King County Councilmember Girmay Zahilay introduced a new ordinance that would raise the minimum wage to $18.99 an hour for unincorporated King County, which encompasses White Center, Skyway and Vashon Island.
On the morning of Sept. 8, Zahilay held a press conference in Skyway announcing the new proposal. He was flanked by his fellow Democratic Councilmembers Rod Dembowski, Joe McDermott and Jeanne Kohl-Welles, who also expressed support for the bill.
Starting Jan. 1, 2024, the legislation would require large companies in unincorporated King County with more than 500 employees to pay the higher hourly rate. Medium-sized enterprises (with 16 to 499 employees) would have a four-year transition period, during which they would be allowed to pay workers a lower wage, while firms with 15 or less employees would be granted a six-year transition period.
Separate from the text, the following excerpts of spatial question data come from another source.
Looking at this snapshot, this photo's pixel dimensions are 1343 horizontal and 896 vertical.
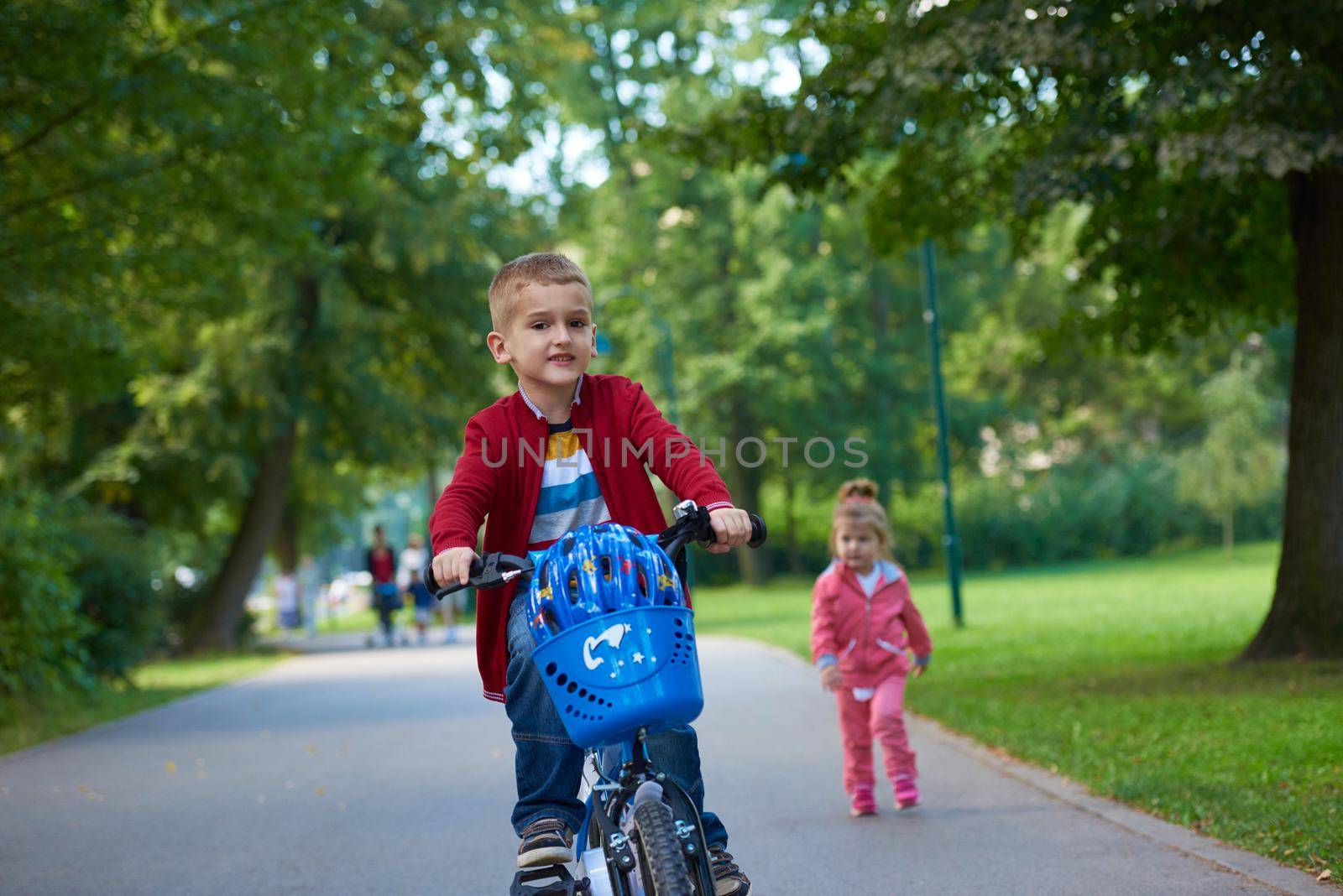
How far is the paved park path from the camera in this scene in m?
5.83

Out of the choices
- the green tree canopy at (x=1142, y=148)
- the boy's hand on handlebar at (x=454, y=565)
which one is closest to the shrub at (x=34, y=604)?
the green tree canopy at (x=1142, y=148)

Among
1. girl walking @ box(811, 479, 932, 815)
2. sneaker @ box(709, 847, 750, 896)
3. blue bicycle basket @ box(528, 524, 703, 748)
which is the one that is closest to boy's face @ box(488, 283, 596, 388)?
blue bicycle basket @ box(528, 524, 703, 748)

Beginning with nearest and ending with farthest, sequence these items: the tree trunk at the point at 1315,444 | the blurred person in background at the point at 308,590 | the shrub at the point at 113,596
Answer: the tree trunk at the point at 1315,444 → the shrub at the point at 113,596 → the blurred person in background at the point at 308,590

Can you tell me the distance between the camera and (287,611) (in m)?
38.7

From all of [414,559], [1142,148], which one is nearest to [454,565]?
[1142,148]

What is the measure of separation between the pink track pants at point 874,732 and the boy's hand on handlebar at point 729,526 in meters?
3.86

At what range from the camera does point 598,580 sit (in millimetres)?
3225

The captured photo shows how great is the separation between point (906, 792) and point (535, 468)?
4017 mm

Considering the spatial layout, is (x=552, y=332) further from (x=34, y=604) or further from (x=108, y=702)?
(x=108, y=702)

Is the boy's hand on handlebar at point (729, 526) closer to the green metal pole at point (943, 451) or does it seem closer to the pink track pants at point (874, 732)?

During this time, employers would be allowed to compensate their workers $2 and $3 dollars an hour less than the top rate, respectively. These reductions would then subsequently decrease by 50 cents per hour every year.
The new minimum wage would also be adjusted with inflation annually, starting on Jan. 1, 2024.
Zahilay told Real Change that the ordinance is intended to help the more than 250,000 residents of unincorporated King County better afford the region’s high cost of living. Currently, those workers make the Washington state minimum wage of $15.74 an hour. Zahilay’s office estimates that a worker would need to work 103 hours per week at that rate to be able to afford a one-bedroom apartment in King County.
“We don’t want people who are working full-time jobs to struggle to survive, and that’s exactly what’s happening in King County,” Zahilay said.
The ordinance will align unincorporated King County with the neighboring cities of Seattle, Tukwila and SeaTac, all of which have minimum wages close to or above $19 an hour. It builds on a wave of momentum that came after the Transit Riders Union led a campaign last year to pass the Tukwila law, earning more than 80% of the vote. Community organizers in nearby Renton and Burien have been spearheading similar efforts to raise the wage in their cities as well.
“So many people are suffering, burdened by their rent costs, burdened by their grocery costs, unable to make basic ends meet,” Zahilay said. “And so I hope that this proposal will, at a minimum, bring our unincorporated workers to a level where they have similar protections as their neighboring cities.”
In addition to regulating employers within unincorporated King County, the legislation would also impose the same higher minimum rate for county employees and some contractors who do business with the county.
To get a majority, Zahilay will need to get the support of at least one more of his colleagues, which will probably be one of the three other Democratic councilmembers. He says that one of the main concerns he’s heard from them about the bill is that King County doesn’t have the necessary bureaucracy to regulate the private sector in the same way other municipalities do, like Seattle with its Office of Labor Standards. This means that the bulk of enforcement for the minimum wage ordinance will fall onto workers themselves and pro bono lawyers who are willing to take employers to court over alleged violations.
Zahilay said that with a looming $100 million budget deficit in 2025 — caused mainly by the state Legislature’s refusal to approve increased property taxes — creating a countywide labor office similar to Seattle’s is not in the cards at the moment. He also said that he plans to talk with officials at the King County Prosecuting Attorney’s Office about the possibility of that office playing a role in enforcing the ordinance if it passes.
At this time, the council has not released a timeline of when it will vote on the minimum wage legislation, though Zahilay indicated that he hoped to pass the bill this fall. He said that he wants it to be part of a larger push to increase wages for low-paid workers across the region.
“As a King County Councilmember, my jurisdiction to be able to actually mandate employers to pay $18.99 is limited to just unincorporated King County, but our advocacy is regional,” he said. “And so if I work together with our partners around the region and say, ‘This is what King County thinks is right,’ hopefully we can start seeing that movement across our different cities that have different jurisdictions.”